Corita Kent was an artist with an innovative approach to design and education. In the 1960s, her vibrant serigraphs drew international acclaim. She believed that in order to understand the world around us, we must take it in one small piece set a time.
To do this, she developed the concept of finders, which limit our view in much the same way there a movie director arranges his hands into a rectangle to frame a shot. Here’s how she explains this fascinating concept:
“[The finder] is a device, which does the same things as the camera lens or viewfinder. It helps us take things out of context, allows us to see for the sake of seeing, and enhances our quick-looking and decision-making skills.
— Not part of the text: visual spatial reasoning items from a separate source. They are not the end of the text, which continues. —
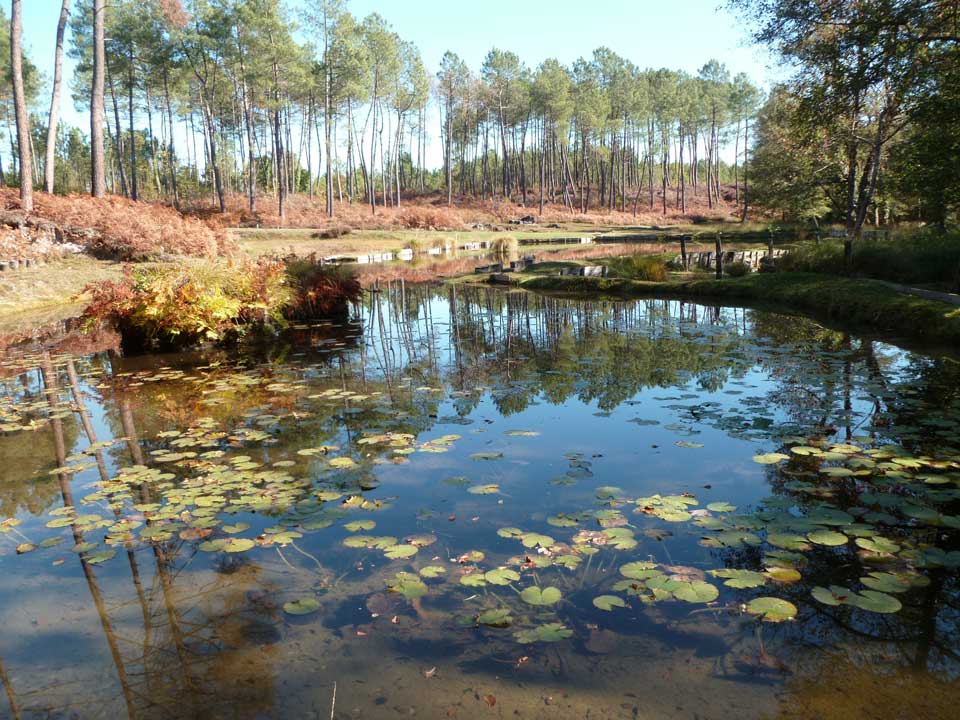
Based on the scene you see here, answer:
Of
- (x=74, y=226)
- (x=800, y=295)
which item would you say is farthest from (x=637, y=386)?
(x=74, y=226)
“An instant finder is an empty 35mm slide holder. Or you can make your own by cutting a rectangular hole out of a heavy piece of paper or cardboard—heavy enough so that it won’t bend with constant use. You can then view life without being distracted by content. You can make visual decisions—in fact, they are made for you.”
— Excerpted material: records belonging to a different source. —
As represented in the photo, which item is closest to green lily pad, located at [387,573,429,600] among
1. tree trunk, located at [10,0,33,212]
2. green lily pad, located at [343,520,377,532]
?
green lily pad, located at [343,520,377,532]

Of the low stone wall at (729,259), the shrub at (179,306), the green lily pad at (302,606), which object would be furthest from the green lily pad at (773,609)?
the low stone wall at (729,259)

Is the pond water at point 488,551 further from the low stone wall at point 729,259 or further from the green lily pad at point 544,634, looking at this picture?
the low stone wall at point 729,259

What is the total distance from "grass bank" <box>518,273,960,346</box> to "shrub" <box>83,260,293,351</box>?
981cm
From my experience and learnings about creativity and visual thinking, this technique is quite solid. Deconstructing a challenge by breaking it into its component pieces enables our brains to make new meanings and connections – and ultimately to be able to see the world through a different lens – with no distractions.
Filters in mind mapping software serve the same function – enabling us to see a smaller slice of our information at one time, hiding all of the “noise.” Through creative use of filtering, we can examine the challenge before us in creative ways.
Similarly, focus in/focus out performs the same function, albeit at a less granular level. Invoking it causes your mind mapping software program to display only the currently selected branch. The rest of your map is temporarily hidden from view.
How does this help?
By removing distractions and enabling you to concentrate on building out one branch of your mind map at a time. When you’re done adding to it, you can simply “focus out” and view the entire map once again.
In both cases, these capabilities enable you to see your information in smaller pieces – in much the same way that holding up an empty 35 mm slide holder or striking the iconic movie director pose lets you look at your surroundings with a narrower “lens.”
If you’re not using these helpful “finders” in your favorite mind mapping software, why not? Now is the time to experiment with these methods of filtering or narrowing your view. I predict you’ll find that they help you see new ideas and solutions that weren’t visible when you were looking at ALL of your mind map’s content.